Our study demonstrates that cavoxin, epi-epoformin, inuloxins A and C, papyracillic acid, seiridin, sphaeropsidone and ungeremine, being non-toxic to mammalian cells and zebrafish embryos, at least at the concentrations tested, could be considered for further development as promising biopesticides. On the other hand, α-costic and cyclopaldic acids, produced by S. cupressi and D. viscosa, respectively, have shown significant embryotoxicity, with cyclopaldic acid being the most effective; therefore, the use of these metabolites as natural pesticides in agriculture or for other applications is not recommended. Remarkably, cyclopaldic and α-costic acids, although embryotoxic at micromolar concentrations, showed little or no effect in zebrafish or mammalian cells in culture, thus highlighting the importance of the fish embryotoxicity test in the assessment of the potential impact of natural metabolites on living organisms.

4. Materials and Methods

4.1. Instruments, Chemical, Fungi and Plants

1H NMR spectra were recorded at 400 MHz in CDCl3 on a Bruker spectrometer. Electrospray ionization mass spectra (ESI MS) were performed using the MS TOF system AGILENT 6230B. Analytical and preparative TLC were performed on silica gel plates (Merck, Kieselge, Darmstadt, Germany) F254, 0.25 and 0.5 mm respectively); the spots were visualized by exposure to UV light and/or iodine vapours and/or by spraying first with 10% H2SO4 in methanol, and then with 5% phosphomolybdic acid in ethanol, followed by heating at 110 °C for 10 min. Cavoxin, cyclopaldic acid, epi-epoformin, papyracillic acid, seiridin and sphaeropsidone were purified, as previously described, from the culture filtrates of P. cava [6], S. cupressi [2], D. quercivora [2], A. agropyrina var. nana [24], S- cardinale [2], and S. sapinea f. sp. cupressi [2], respectively. α-costic acid and inuloxins A and C were isolated from D. viscosa [11], while ungeremine was isolated from P. maritimum [26], as previously reported. The purity of the compound was >98% as ascertained by 1H NMR and HPLC analyses. p-Bromobenzoyl chloride was purchased from Sigma Aldrich, Milan, Italy.
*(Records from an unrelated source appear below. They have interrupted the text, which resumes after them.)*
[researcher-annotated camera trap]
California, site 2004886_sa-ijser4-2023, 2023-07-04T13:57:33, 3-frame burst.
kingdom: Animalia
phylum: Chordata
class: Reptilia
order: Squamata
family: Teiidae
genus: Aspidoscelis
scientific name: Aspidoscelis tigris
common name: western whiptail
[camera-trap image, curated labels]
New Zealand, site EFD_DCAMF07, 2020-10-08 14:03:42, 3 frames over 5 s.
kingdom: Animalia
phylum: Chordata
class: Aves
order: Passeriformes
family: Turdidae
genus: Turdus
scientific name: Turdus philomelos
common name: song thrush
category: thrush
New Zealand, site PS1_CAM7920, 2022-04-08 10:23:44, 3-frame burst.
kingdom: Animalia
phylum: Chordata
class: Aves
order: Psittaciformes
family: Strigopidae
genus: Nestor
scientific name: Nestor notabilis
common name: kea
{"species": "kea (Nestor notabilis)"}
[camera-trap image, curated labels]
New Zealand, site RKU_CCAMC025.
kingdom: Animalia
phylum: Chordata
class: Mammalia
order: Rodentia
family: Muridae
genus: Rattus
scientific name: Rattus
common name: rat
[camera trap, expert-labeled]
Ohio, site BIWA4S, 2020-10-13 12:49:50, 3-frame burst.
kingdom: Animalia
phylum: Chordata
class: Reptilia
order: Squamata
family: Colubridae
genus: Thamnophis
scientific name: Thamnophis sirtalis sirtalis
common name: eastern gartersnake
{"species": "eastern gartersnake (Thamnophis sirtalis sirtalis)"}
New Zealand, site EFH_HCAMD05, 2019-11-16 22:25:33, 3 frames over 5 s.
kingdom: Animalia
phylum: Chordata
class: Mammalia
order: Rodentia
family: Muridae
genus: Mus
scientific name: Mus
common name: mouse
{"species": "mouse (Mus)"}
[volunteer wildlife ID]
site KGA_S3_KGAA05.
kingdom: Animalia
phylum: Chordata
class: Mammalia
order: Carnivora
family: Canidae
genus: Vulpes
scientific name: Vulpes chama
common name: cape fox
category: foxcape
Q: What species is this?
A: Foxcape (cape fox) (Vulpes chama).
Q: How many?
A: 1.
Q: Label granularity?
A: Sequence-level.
4.2. Reaction of Cyclopaldic Acid with p-Bromobenzoyl Chloride

Cyclopaldic acid, 3 (10 mg), was dissolved in acetonitrile (1.5 mL), and 4-dimethylaminopyridine (DMAP) (20 mg) and p-bromobenzoylchloride (20 mg) were added. The reaction mixture was stirred at room temperature for 4 h and then evaporated under reduced pressure. The residue (48 mg) was purified by TLC on silica gel with n-hexane/EtOAc (7:3) as an eluent, giving derivative 11 (9.8 mg) as an amorphous solid. 11 had: 1H NMR, δ 12.30 (s, OH), 9.90 (s, HCO), 7.92 (2H, d, J = 8.0 Hz, Ar), 7.89 (s, H-3) 7.64 (2H, d, J = 8.0 Hz, Ar), 4.28 (3H, OMe), 2.23 (3H, Me). ESI MS (+) spectrum, m/z: 422 [M + 2 + H]+ and 420 [M + H]+.

4.3. X-ray Crystal Structure Analysis of Compound 11

Single crystals of 11 suitable for X-ray analysis were obtained by slow evaporation from a mixture of methylene chloride:methanol:water, (9.0:0.9:0.1). X-ray diffraction data were collected on a Bruker–Nonius KappaCCD diffractometer (Bruker-Nonius, Delft, The Netherlands) (graphite monochromated MoKα radiation, λ = 0.71073 Å). The structure was solved by direct methods (SIR97 program) [45] and anisotropically refined by the full matrix least squares method on F2 against all independent measured reflections (SHELXL- 2018/3 program) [46]. The H atom of the hydroxy group was located in difference Fourier maps and freely refined. All the other hydrogen atoms were introduced in calculated positions and refined according to the riding model. The compound contains one stereogenic centre and crystallizes as a racemic mixture in the centrosymmetric P21/c space group. Crystals were very small and low diffracting at high theta angle values. The figure of the ORTEP view was generated using the ORTEP-3 program [47].
Crystallographic data of 11: C18H13BrO7, Mr = 21.19, monoclinic, space group P21/c, a = 16.447(6) Å, b = 4.683(2) Å, c = 27.058(8) Å, β = 121.82(3), V = 1770.8(12) Å3, Z = 4, Dc = 1.580 g cm−3, μ = 2.359 mm−1, F (000) = 848. Independent reflections: 3041 (Rint = 0.1676). The final R1 values were 0.0795, wR2 = 0.11188 (I > 2σ(I)). The goodness of fit on F2 was 0.986.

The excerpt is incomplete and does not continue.